Go through the listing below and write out exactly the lines from the one that mentions "Oregon, site COA_8393-1-T, 2020-06-16" through the one that mentions "class: Aves", minus the pictures.

■ ■ ■ ■

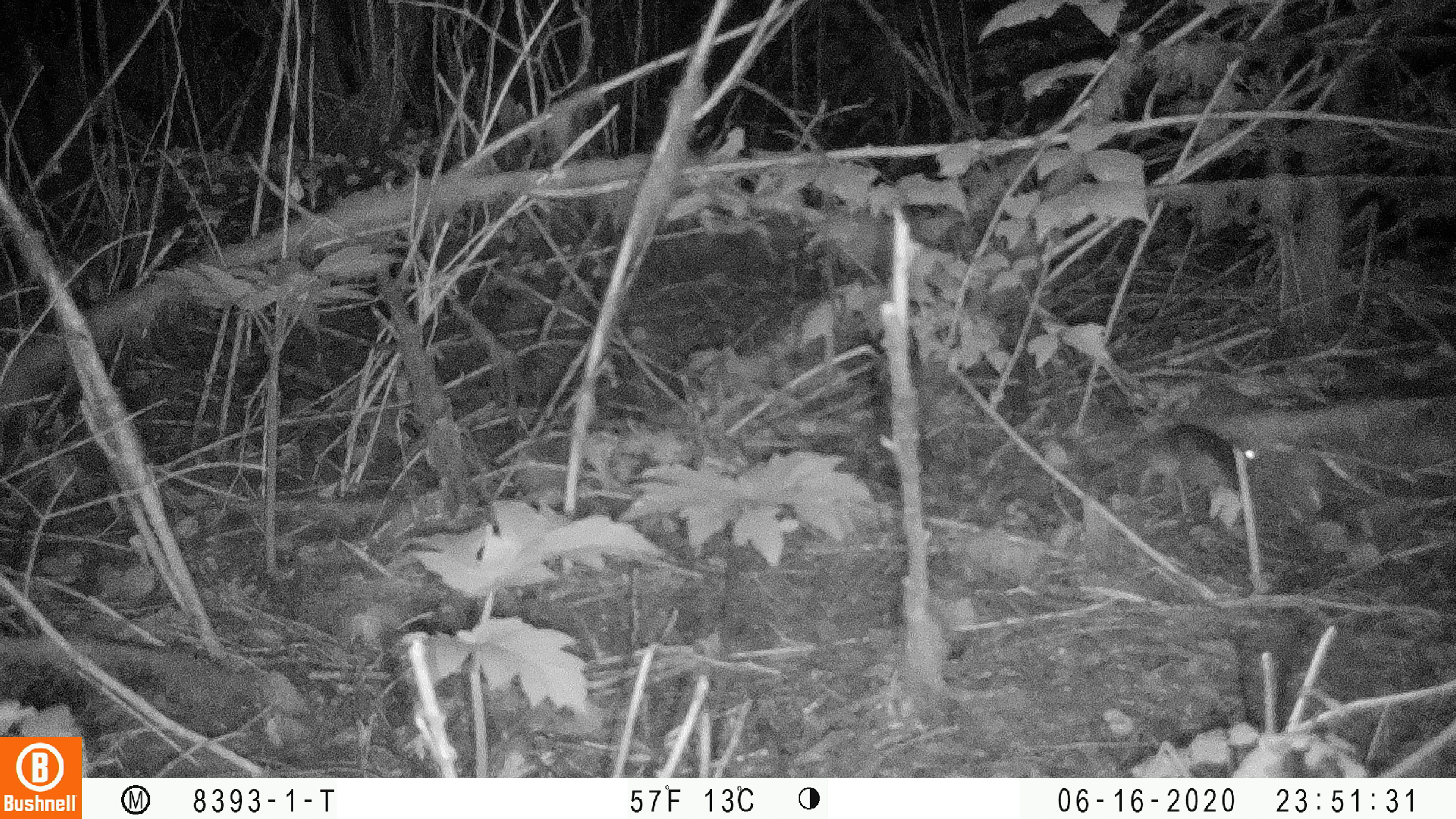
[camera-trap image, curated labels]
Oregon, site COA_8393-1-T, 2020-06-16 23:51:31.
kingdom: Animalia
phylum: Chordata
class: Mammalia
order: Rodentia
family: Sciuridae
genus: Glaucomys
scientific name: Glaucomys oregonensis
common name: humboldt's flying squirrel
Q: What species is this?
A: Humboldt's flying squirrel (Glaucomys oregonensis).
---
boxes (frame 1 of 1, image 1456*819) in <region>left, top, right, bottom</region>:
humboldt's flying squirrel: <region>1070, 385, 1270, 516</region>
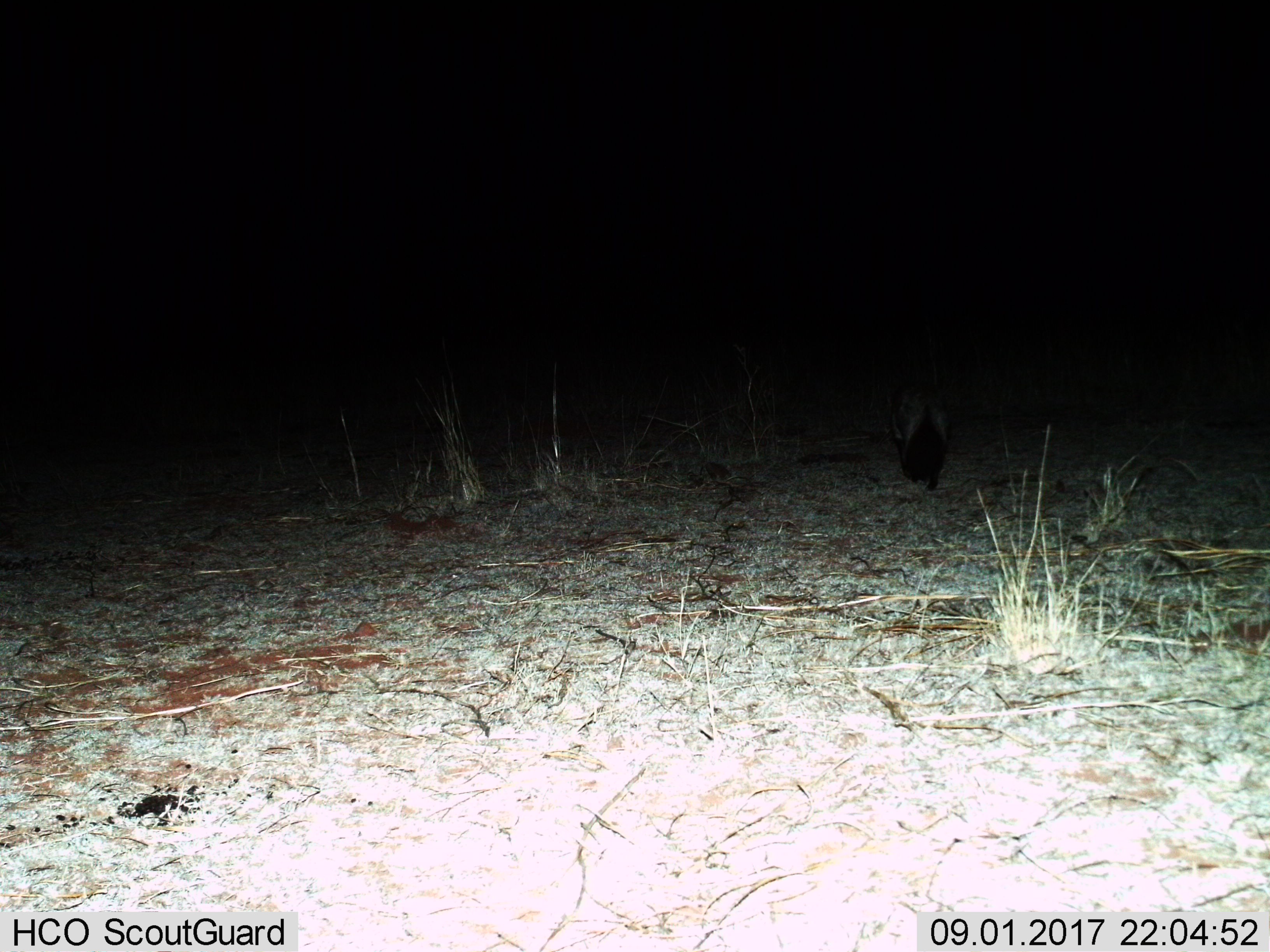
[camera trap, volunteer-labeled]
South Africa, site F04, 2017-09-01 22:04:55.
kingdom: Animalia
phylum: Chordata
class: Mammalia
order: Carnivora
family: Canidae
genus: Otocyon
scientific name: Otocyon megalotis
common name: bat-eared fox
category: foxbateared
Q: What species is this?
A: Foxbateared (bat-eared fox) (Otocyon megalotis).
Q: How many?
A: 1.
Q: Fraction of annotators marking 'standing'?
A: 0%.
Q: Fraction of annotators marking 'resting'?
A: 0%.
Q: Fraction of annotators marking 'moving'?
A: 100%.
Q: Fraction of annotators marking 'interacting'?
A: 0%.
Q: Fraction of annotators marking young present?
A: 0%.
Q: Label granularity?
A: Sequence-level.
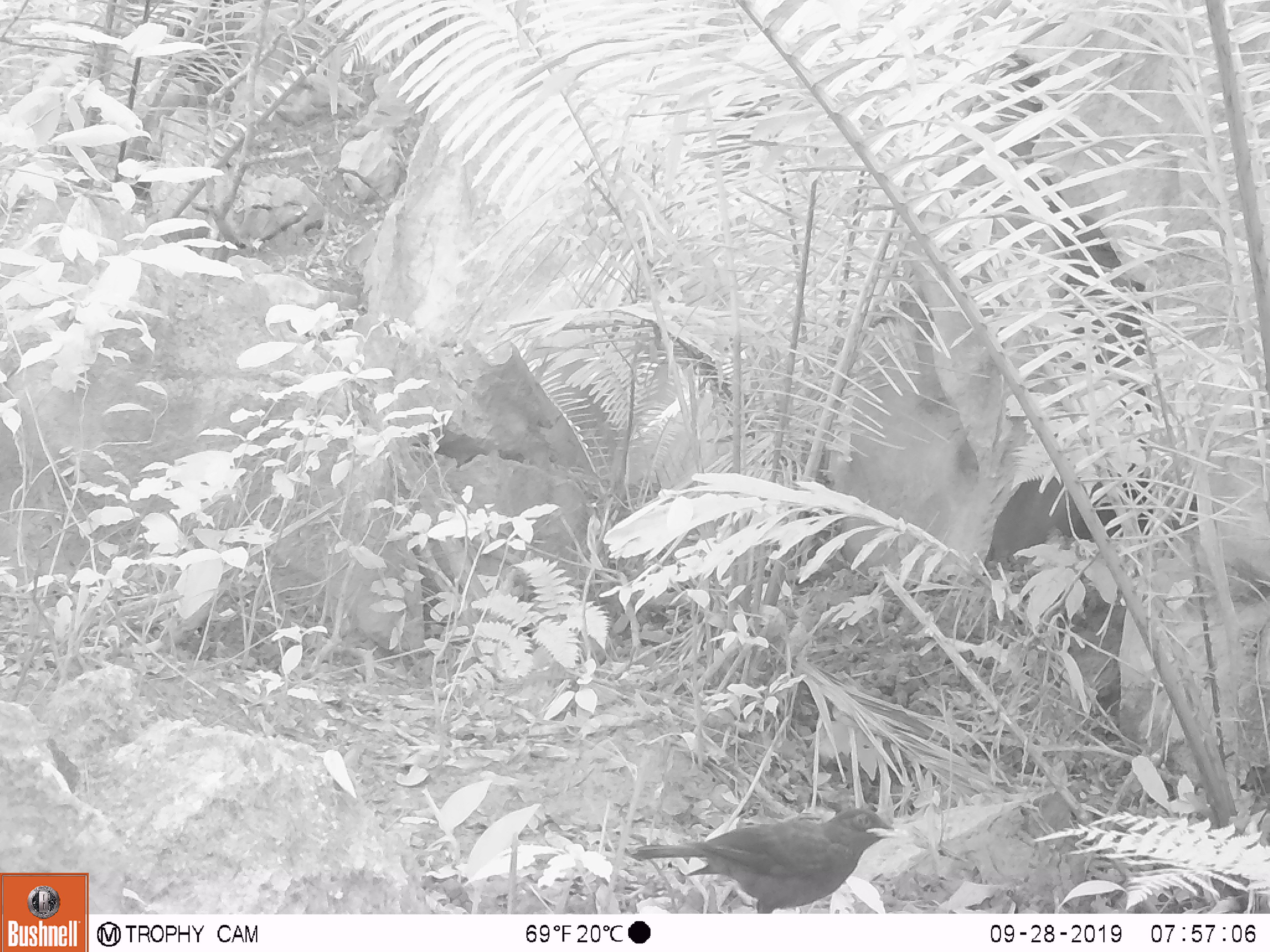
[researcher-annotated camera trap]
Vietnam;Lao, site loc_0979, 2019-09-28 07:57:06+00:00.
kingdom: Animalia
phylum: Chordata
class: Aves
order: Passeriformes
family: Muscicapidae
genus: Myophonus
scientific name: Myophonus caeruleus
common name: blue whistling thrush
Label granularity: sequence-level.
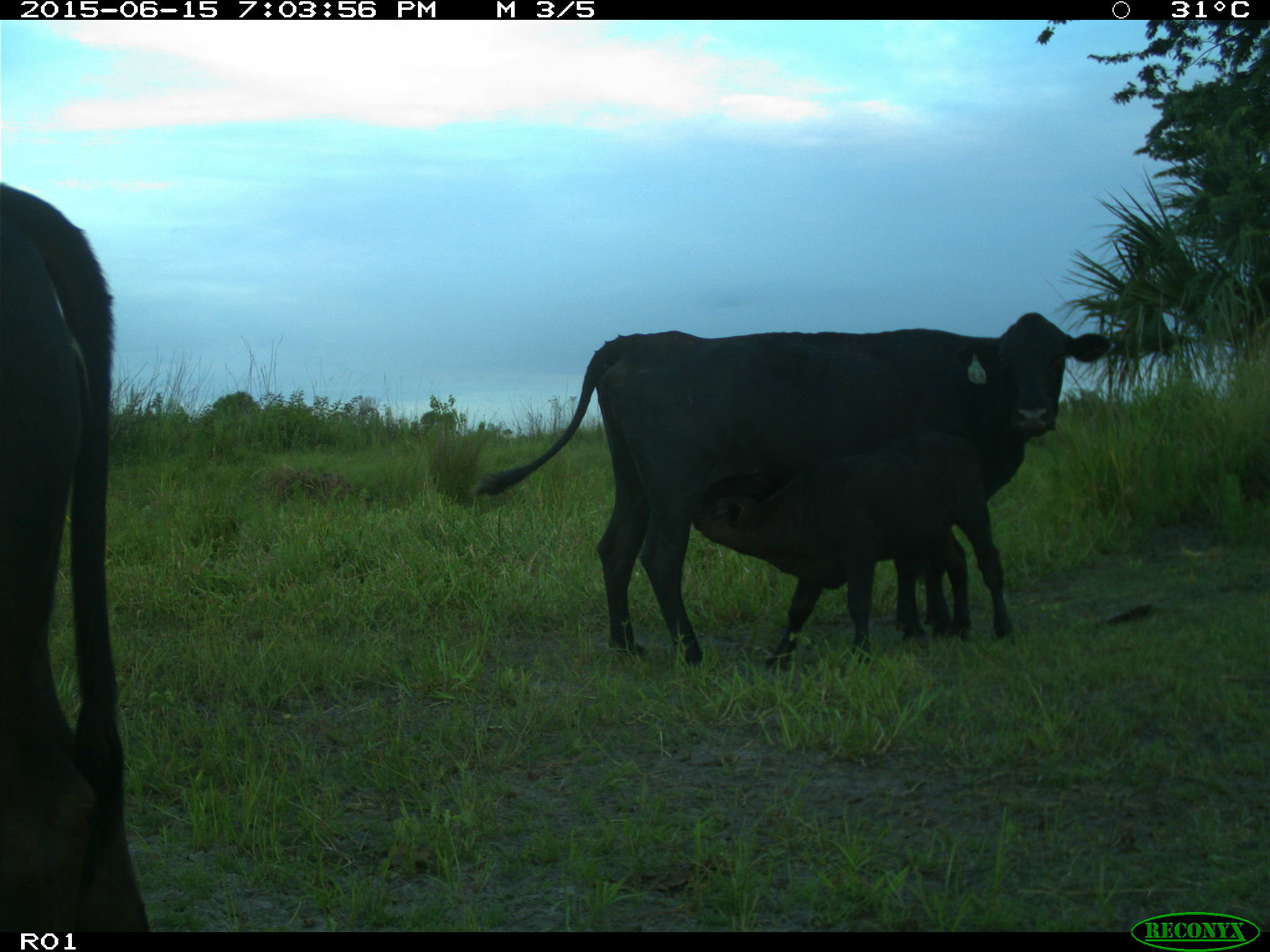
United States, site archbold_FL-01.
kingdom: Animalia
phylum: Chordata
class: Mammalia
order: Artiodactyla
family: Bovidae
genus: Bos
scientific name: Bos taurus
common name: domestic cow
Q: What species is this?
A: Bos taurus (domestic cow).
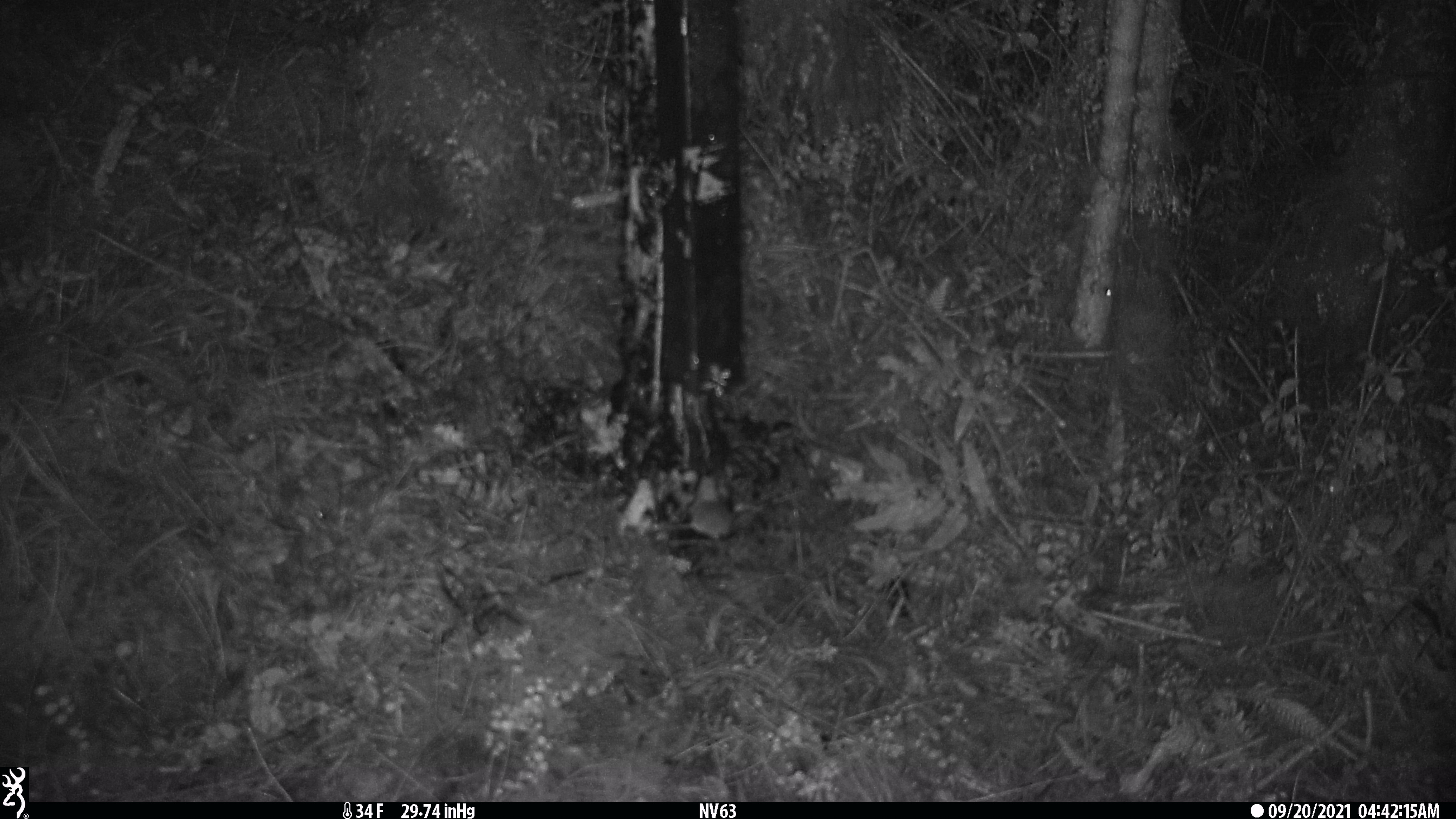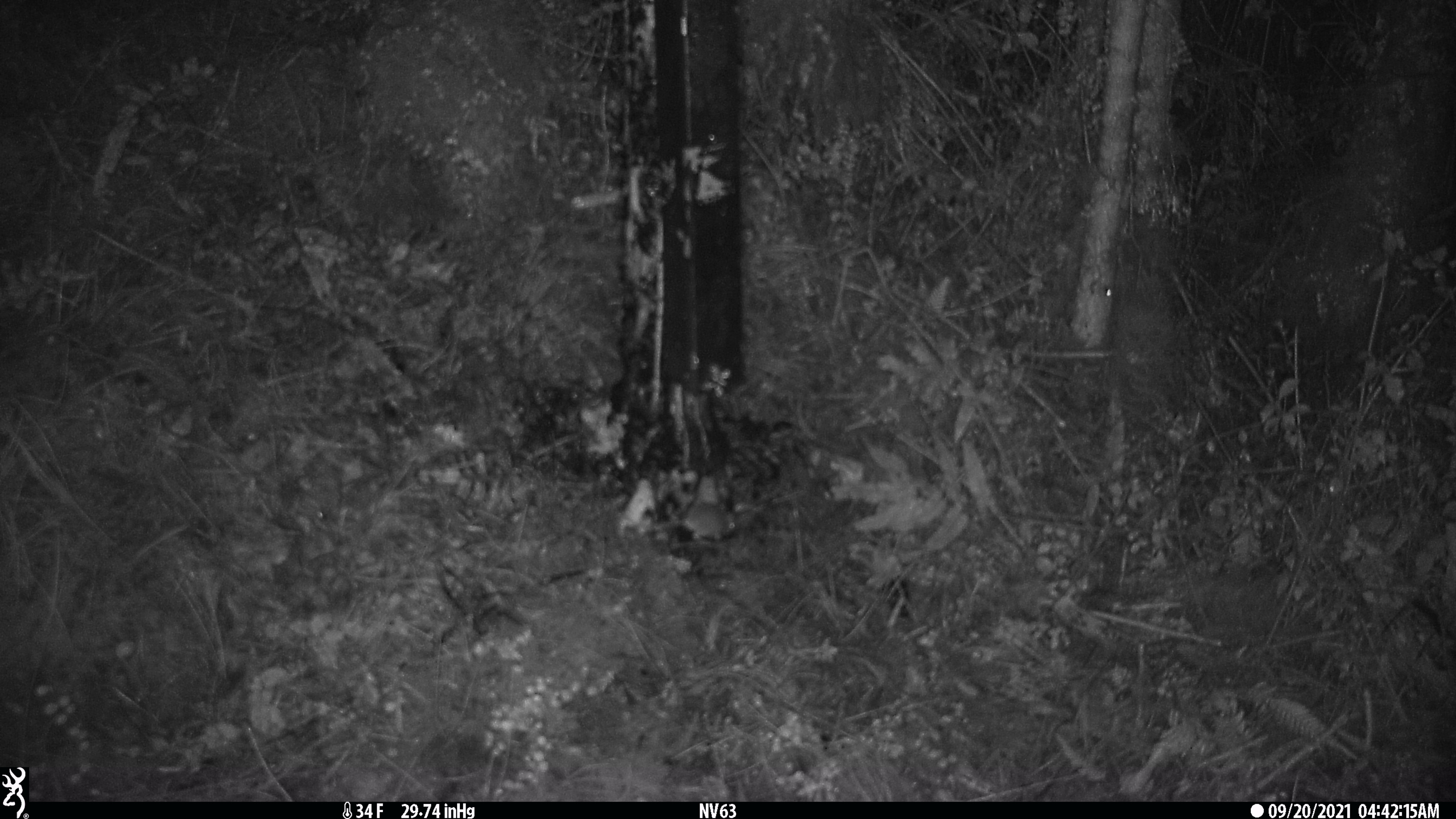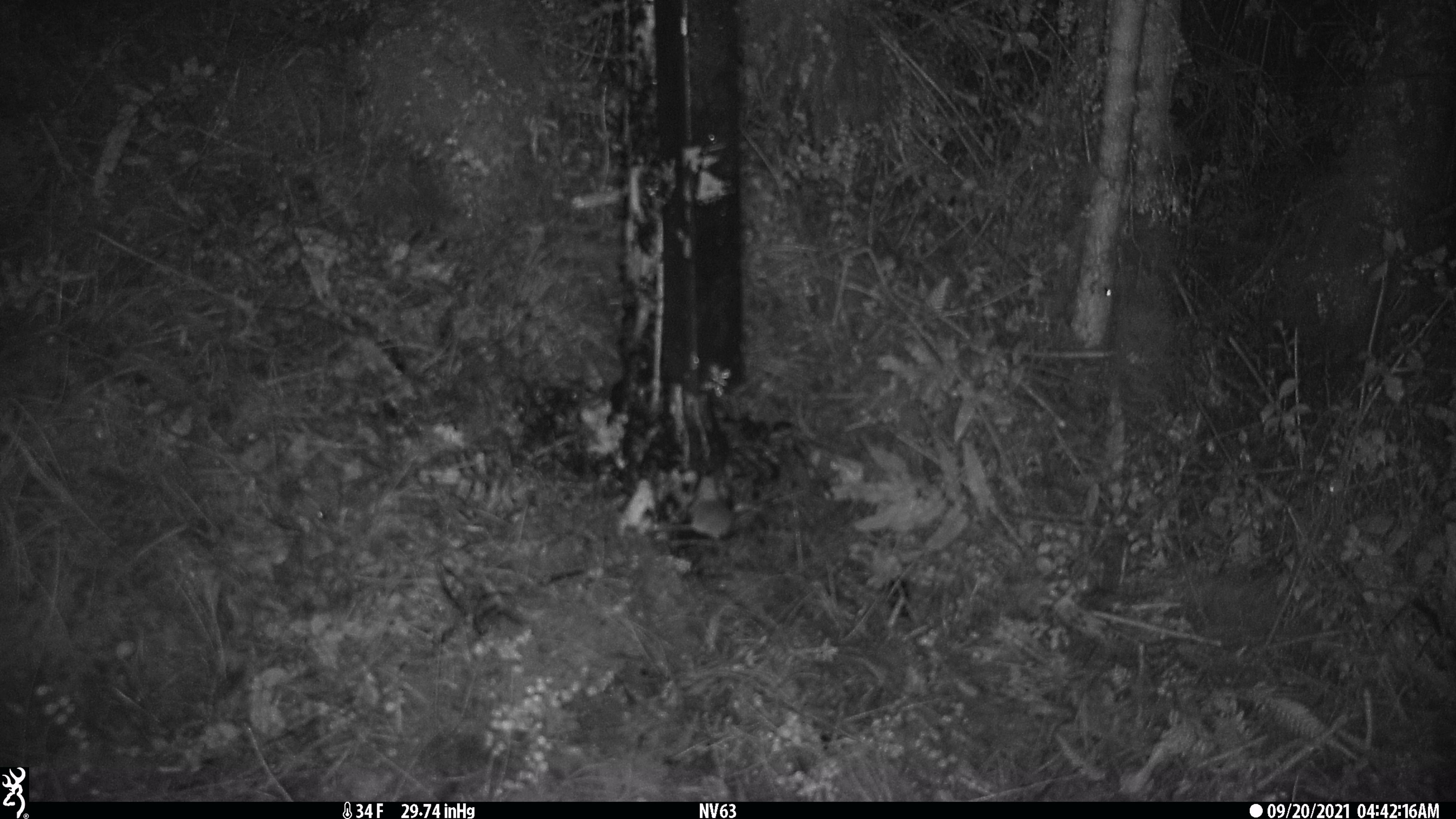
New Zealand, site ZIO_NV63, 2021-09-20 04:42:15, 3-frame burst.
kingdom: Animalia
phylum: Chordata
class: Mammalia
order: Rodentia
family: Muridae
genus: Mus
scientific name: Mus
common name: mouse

■ ■ ■ ■

Exercise result:
Oregon, site COA_8393-1-T, 2020-06-16 23:51:31.
kingdom: Animalia
phylum: Chordata
class: Mammalia
order: Rodentia
family: Sciuridae
genus: Glaucomys
scientific name: Glaucomys oregonensis
common name: humboldt's flying squirrel
Q: What species is this?
A: Humboldt's flying squirrel (Glaucomys oregonensis).
---
boxes (frame 1 of 1, image 1456*819) in <region>left, top, right, bottom</region>:
humboldt's flying squirrel: <region>1070, 385, 1270, 516</region>
[camera trap, volunteer-labeled]
South Africa, site F04, 2017-09-01 22:04:55.
kingdom: Animalia
phylum: Chordata
class: Mammalia
order: Carnivora
family: Canidae
genus: Otocyon
scientific name: Otocyon megalotis
common name: bat-eared fox
category: foxbateared
Q: What species is this?
A: Foxbateared (bat-eared fox) (Otocyon megalotis).
Q: How many?
A: 1.
Q: Fraction of annotators marking 'standing'?
A: 0%.
Q: Fraction of annotators marking 'resting'?
A: 0%.
Q: Fraction of annotators marking 'moving'?
A: 100%.
Q: Fraction of annotators marking 'interacting'?
A: 0%.
Q: Fraction of annotators marking young present?
A: 0%.
Q: Label granularity?
A: Sequence-level.
[researcher-annotated camera trap]
Vietnam;Lao, site loc_0979, 2019-09-28 07:57:06+00:00.
kingdom: Animalia
phylum: Chordata
class: Aves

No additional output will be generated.